A + B + C + D + E = 1
F1(A) - k = 0
F2(B) - k = 0
F3(C) -k = 0
F4(D) - k = 0
F5(E) -k = 0
Now we can solve this in any manner we wish, such as penalty method
min k + mu*sum(Fi(x_i) - k)^2
st
A+B+C+D+E = 1
or a straightforward SQP or interior-point method.
More details and I can help advise as to a good method.
m

The functions are all monotonically increasing with their argument. Beyond that, they can't be characterized. The approach that worked turned out to be:
1) Start with A = B = C = D = E = 1/5
2) Compute F1(A) through F5(E), and recalculate A through E such that each function equals that sum divided by 5 (the average).
3) Rescale the new A through E so that they all sum to 1, and recompute F1 through F5.
4) Repeat until satisfied.
It converges surprisingly fast - just a few iterations. Of course, each iteration requires 5 root finds for step 2.

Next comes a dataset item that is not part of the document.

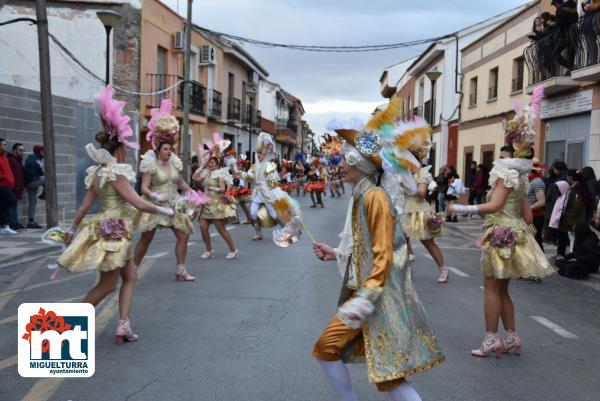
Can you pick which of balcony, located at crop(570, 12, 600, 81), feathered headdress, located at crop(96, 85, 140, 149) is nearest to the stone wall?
feathered headdress, located at crop(96, 85, 140, 149)

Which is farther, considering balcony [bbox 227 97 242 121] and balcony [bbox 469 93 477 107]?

One solution of the equations
A + B + C + D + E = 1
F(A) = F(B) = F(C) = F(D) = F(E)
is to take A, B, C, D and E all equal to 1/5. Not sure though whether that is what you want ...
Added after John's comment (thanks!)
Assuming the second equation should read F1(A) = F2(B) = F3(C) = F4(D) = F5(E), I'd use the Newton-Raphson method (see Martijn's answer). You can eliminate one variable by setting E = 1 - A - B - C - D. At every step of the iteration you need to solve a 4x4 system. The biggest problem is probably where to start the iteration. One possibility is to start at a random point, do some iterations, and if you're not getting anywhere, pick another random point and start again.
Keep in mind that if you really don't know anything about the function then there need not be a solution.

ALGENCAN (part of TANGO) is really nice. There are Python bindings, too.
http://www.ime.usp.br/~egbirgin/tango/codes.php - " general nonlinear programming that does not use matrix manipulations at all and, so, is able to solve extremely large problems with moderate computer time. The general algorithm is of Augmented Lagrangian type ... "
http://pypi.python.org/pypi/TANGO%20Project%20-%20ALGENCAN/1.0

Google OPTIF9 or ALLUNC. We use these for general optimization.

You could use standard search technic as the others mentioned. There are a few optimization you could make use of it while doing the search.
First of all, you only need to solve A,B,C,D because 1-E = A+B+C+D.
Second, you have F(A) = F(B) = F(C) = F(D), then you can search for A. Once you get F(A), you could solve B, C, D if that is possible. If it is not possible to solve the functions, you need to continue search each variable, but now you have a limited range to search for because A+B+C+D <= 1.
If your search is discrete and finite, the above optimizations should work reasonable well.

I would try Particle Swarm Optimization first. It is very easy to implement and tweak. See the Wiki page for it.